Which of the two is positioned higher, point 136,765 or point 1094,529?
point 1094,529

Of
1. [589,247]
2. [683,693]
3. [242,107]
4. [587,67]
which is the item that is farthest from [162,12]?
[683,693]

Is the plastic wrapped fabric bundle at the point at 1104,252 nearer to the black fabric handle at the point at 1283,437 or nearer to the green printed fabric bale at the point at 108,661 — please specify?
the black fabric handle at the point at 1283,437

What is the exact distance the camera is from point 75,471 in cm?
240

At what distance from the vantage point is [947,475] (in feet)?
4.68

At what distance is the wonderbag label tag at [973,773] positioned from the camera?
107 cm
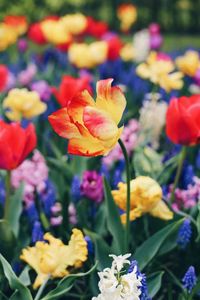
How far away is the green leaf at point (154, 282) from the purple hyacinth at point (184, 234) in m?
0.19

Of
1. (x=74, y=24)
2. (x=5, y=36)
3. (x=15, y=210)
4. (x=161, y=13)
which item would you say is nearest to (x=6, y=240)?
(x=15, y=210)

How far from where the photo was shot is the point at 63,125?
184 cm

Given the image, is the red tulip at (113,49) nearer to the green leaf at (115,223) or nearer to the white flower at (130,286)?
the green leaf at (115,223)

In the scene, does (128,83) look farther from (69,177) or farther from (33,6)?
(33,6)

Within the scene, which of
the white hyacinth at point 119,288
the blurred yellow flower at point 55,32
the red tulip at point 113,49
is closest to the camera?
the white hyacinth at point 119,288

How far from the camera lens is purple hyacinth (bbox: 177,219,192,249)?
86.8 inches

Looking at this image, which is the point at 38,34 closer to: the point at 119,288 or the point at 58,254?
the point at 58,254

--

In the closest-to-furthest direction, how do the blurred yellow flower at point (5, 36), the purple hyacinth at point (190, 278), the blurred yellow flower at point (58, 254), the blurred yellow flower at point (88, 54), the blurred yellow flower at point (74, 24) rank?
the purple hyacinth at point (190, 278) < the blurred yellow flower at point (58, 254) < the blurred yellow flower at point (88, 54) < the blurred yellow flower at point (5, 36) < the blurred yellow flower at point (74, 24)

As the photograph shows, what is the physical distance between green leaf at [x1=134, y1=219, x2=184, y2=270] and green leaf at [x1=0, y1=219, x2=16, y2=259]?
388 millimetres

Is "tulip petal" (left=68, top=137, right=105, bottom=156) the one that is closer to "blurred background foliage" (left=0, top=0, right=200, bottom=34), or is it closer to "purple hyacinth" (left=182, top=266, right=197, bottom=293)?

...

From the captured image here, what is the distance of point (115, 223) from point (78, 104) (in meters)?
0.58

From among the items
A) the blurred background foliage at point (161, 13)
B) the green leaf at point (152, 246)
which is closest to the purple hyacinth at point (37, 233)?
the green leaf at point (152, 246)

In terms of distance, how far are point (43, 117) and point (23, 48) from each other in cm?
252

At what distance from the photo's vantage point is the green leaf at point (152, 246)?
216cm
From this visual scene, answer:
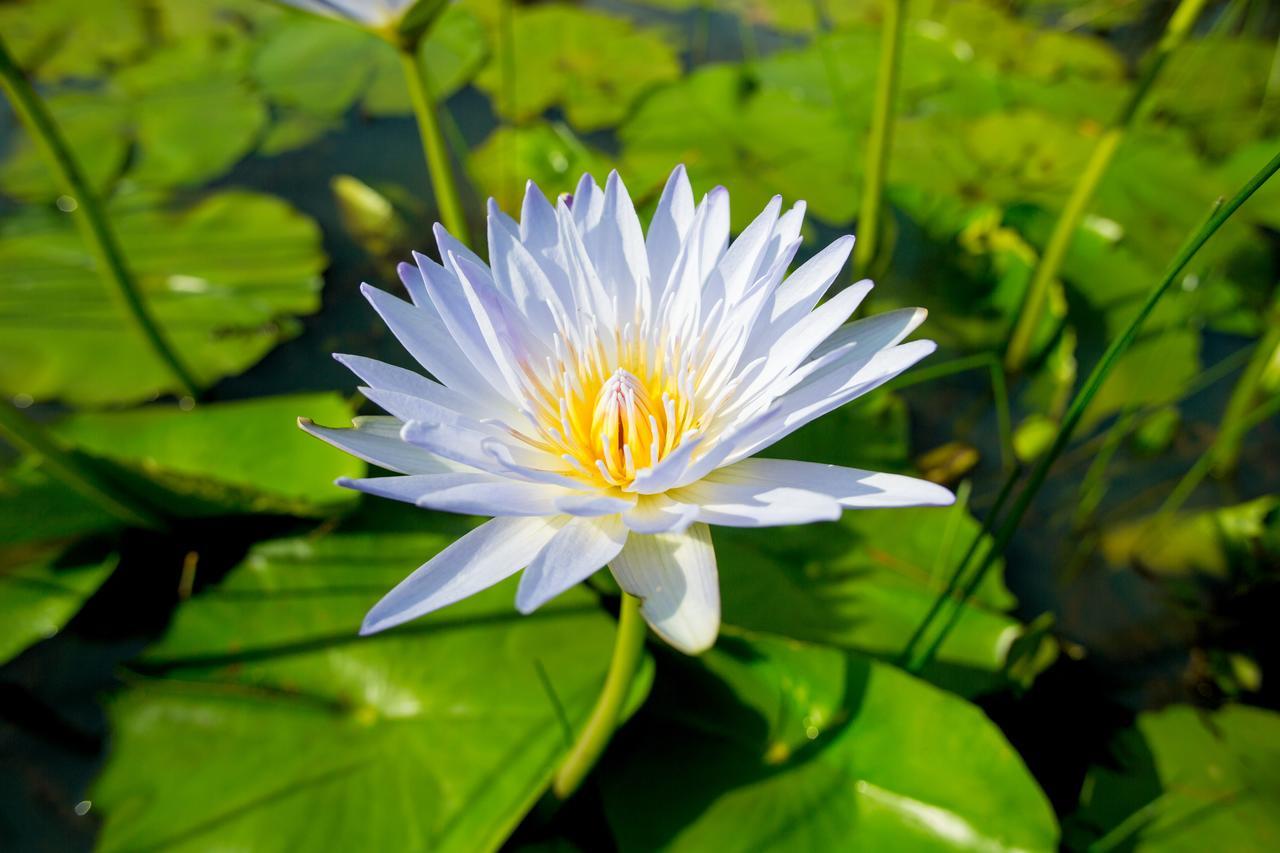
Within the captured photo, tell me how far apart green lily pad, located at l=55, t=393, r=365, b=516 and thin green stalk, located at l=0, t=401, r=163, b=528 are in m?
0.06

# TASK OBJECTIVE
Pull out each line in the rows above that contains the word "image", and copy every such line in full.

# OUTPUT OF THE TASK
Given the image, is the red tulip at (113,49) nearer to the green leaf at (115,223) or nearer to the white flower at (130,286)?
Looking at this image, which is the point at 38,34 closer to: the point at 119,288 or the point at 58,254?
From the captured image here, what is the distance of point (115, 223) from point (78, 104) (in meters)?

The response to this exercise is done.